The extra-judicial actions of the police under Barrow cannot be tolerated. Gambians must resist the return of tyranny dressed in new clothes. The international community must also act, by applying pressure, withholding aid where necessary, and reminding Barrow that repression is not governance. For too long, Gambians have endured corruption, incompetence, and creeping authoritarianism. They must not now be caged again by men who mistake the uniform for a licence to oppress.
The warning is stark: if this descent continues, The Gambia will once more stand condemned in the court of history, and those responsible, Sarr and his ilk, will not escape the reckoning.
The international community must therefore take the same decisive approach with Barrow that it once took with Jammeh. The lesson of 2016 remains fresh: when regional and global powers stand firm, dictators and pretenders to democracy have no option but to yield. Barrow must be made to understand that he cannot rule The Gambia indefinitely, nor can he entertain the political fantasy of a third term without consequences. Just as Jammeh was forced into exile, Barrow too must be pressured into shelving his wet dream of perpetual rule before the country is dragged back into the abyss.
It is evident that Barrow does not govern on the basis of popular support. Mounting evidence shows that the past elections were neither transparent nor credible, with systematic manipulation of the process in his favour. The recent prosecution charges against Alieu Njie, the Chairman of the Independent Electoral Commission, stand as a damning reminder of how deeply compromised the electoral machinery has become under his watch. In such circumstances, the opposition must put aside their narrow ambitions and unite with a single purpose: to remove Barrow through lawful and peaceful means before he destroys the fragile democracy for which Gambians have already sacrificed so much.
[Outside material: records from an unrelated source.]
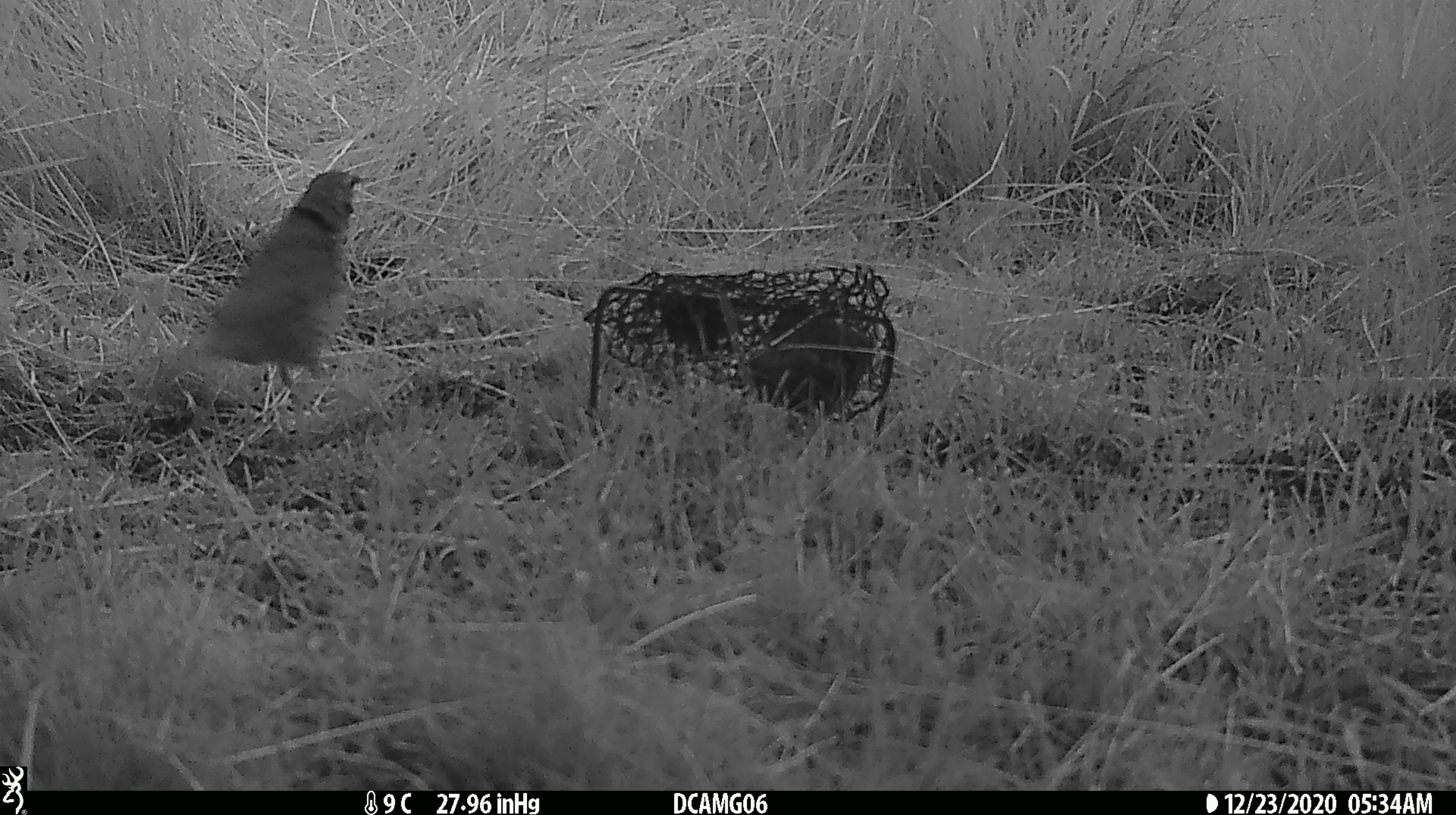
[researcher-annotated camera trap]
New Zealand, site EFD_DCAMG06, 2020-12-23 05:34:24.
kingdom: Animalia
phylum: Chordata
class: Aves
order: Passeriformes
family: Turdidae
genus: Turdus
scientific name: Turdus philomelos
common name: song thrush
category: thrush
Thrush (song thrush) (Turdus philomelos).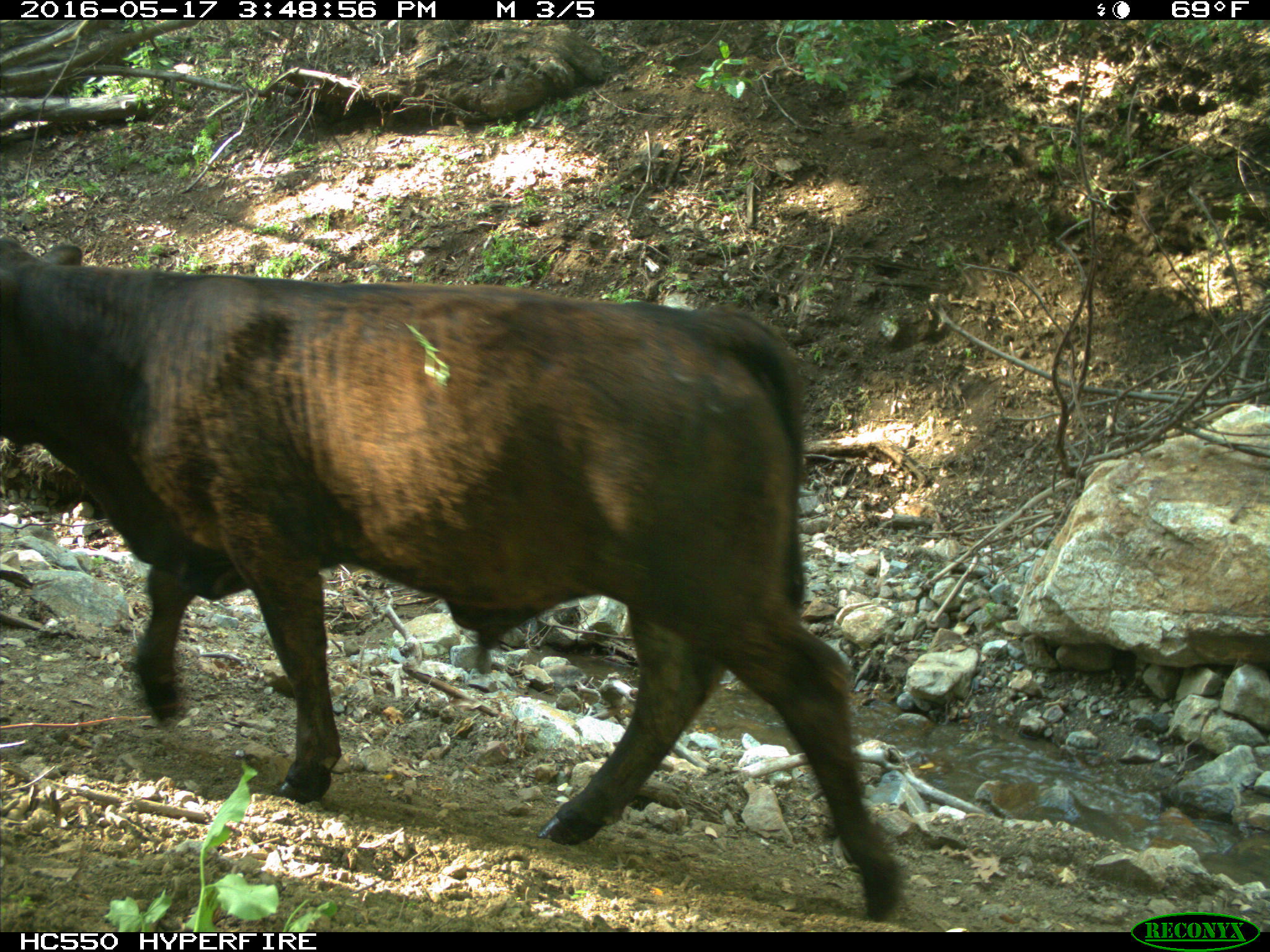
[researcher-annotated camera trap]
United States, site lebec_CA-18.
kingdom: Animalia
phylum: Chordata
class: Mammalia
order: Artiodactyla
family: Bovidae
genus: Bos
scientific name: Bos taurus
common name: domestic cow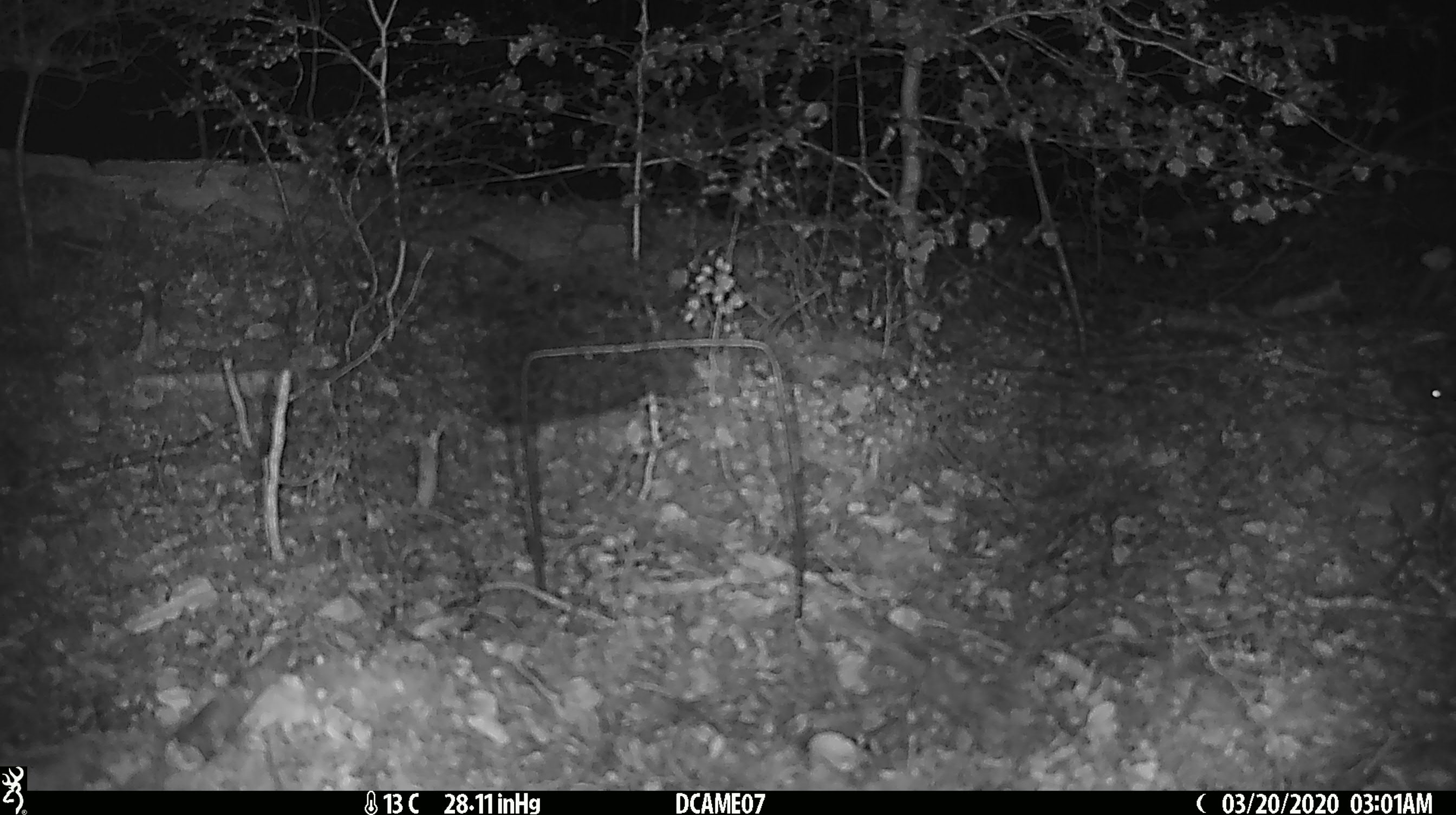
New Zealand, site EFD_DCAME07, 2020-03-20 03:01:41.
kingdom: Animalia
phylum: Chordata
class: Mammalia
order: Rodentia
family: Muridae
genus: Mus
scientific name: Mus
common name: mouse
Mouse (Mus).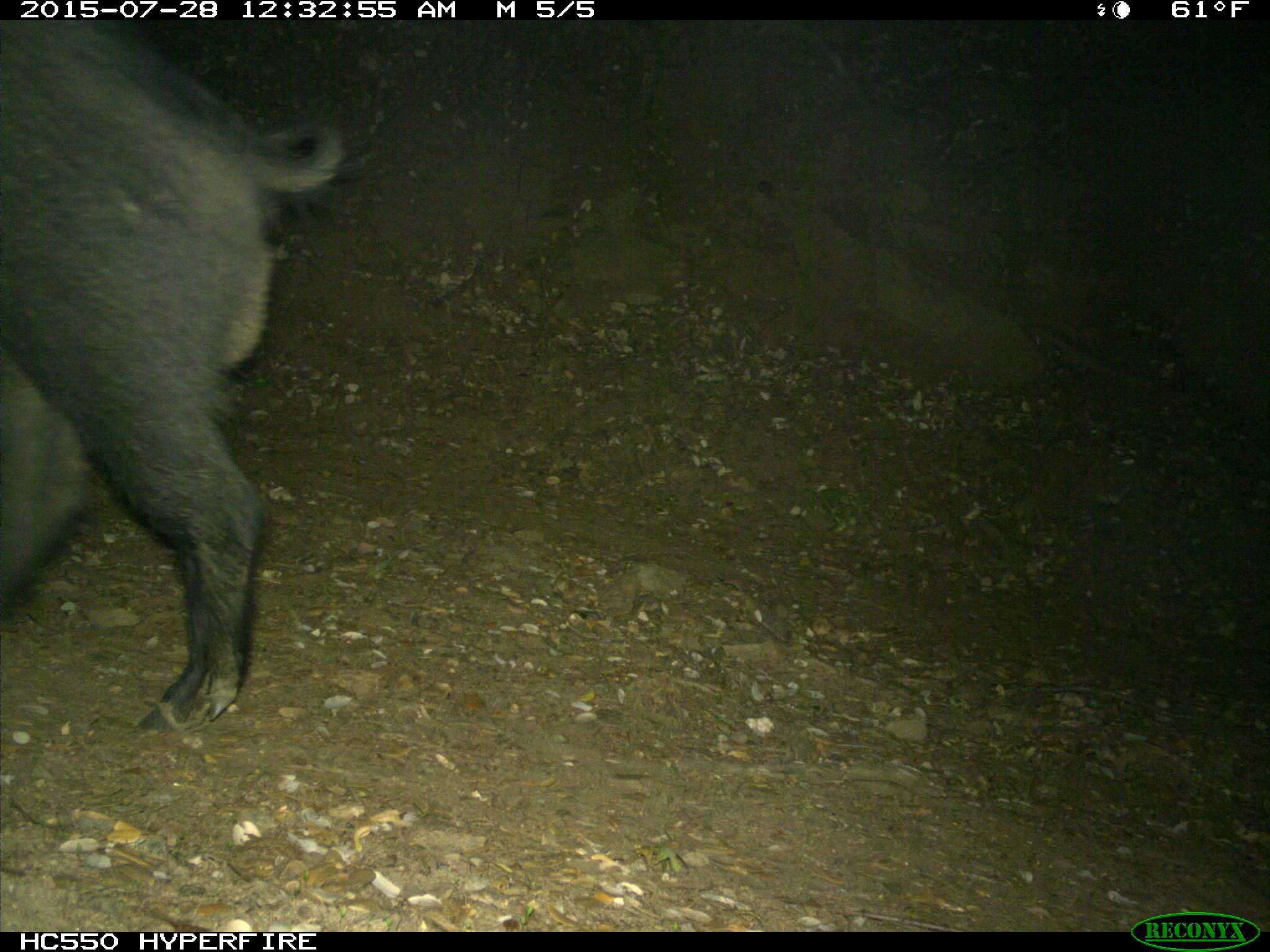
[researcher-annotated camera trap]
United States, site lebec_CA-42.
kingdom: Animalia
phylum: Chordata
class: Mammalia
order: Artiodactyla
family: Suidae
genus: Sus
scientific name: Sus scrofa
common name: wild boar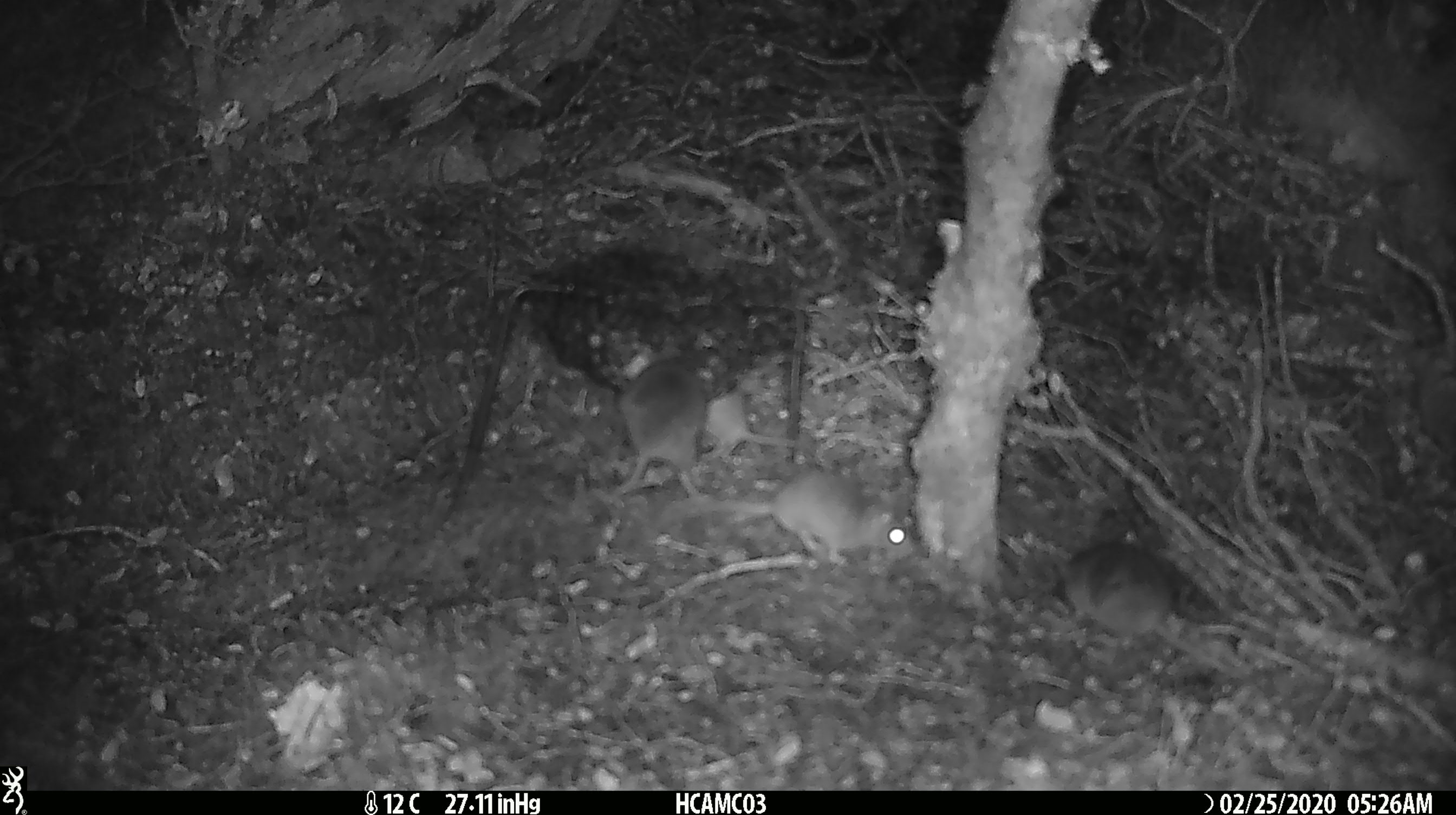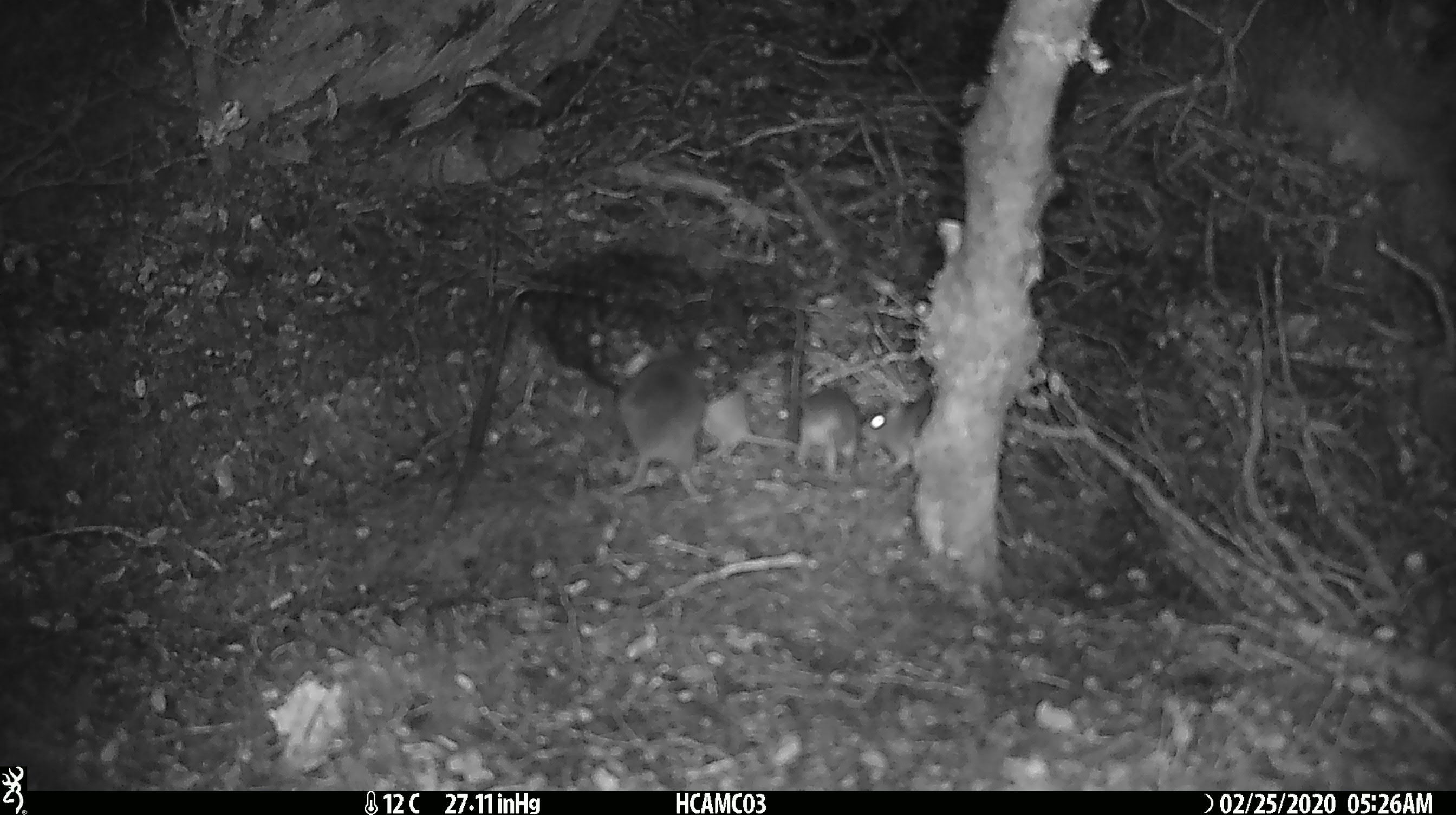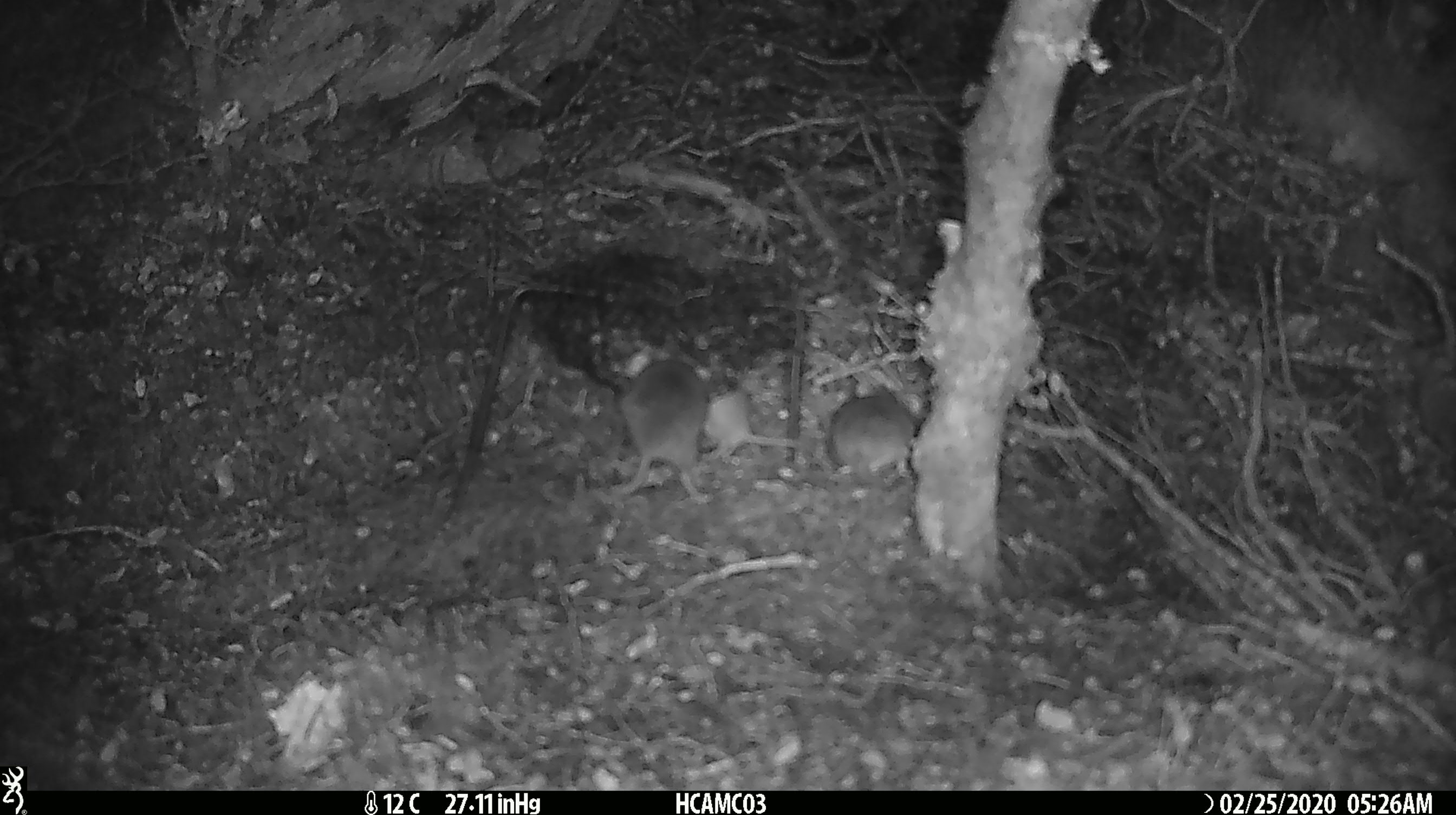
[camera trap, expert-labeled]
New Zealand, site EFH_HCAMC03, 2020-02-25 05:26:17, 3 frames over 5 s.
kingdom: Animalia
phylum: Chordata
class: Mammalia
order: Rodentia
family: Muridae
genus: Mus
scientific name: Mus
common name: mouse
Mouse (Mus).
History provides a sobering warning. In countries where the international community looked away, repression was allowed to fester until it culminated in catastrophe. From Guinea under Alpha Condé to Côte d’Ivoire under Laurent Gbagbo, the refusal to act against leaders who manipulated constitutions and clung to power through force ended in bloodshed and national collapse. The Gambia is treading that same perilous path. If the world continues to watch silently, the result will be unrest, exile, and perhaps even conflict that will consume the nation and reverberate across the region. Now, before it is too late, pressure must be applied, alliances built, and accountability enforced, for only then can The Gambia be saved from repeating its own tragic history.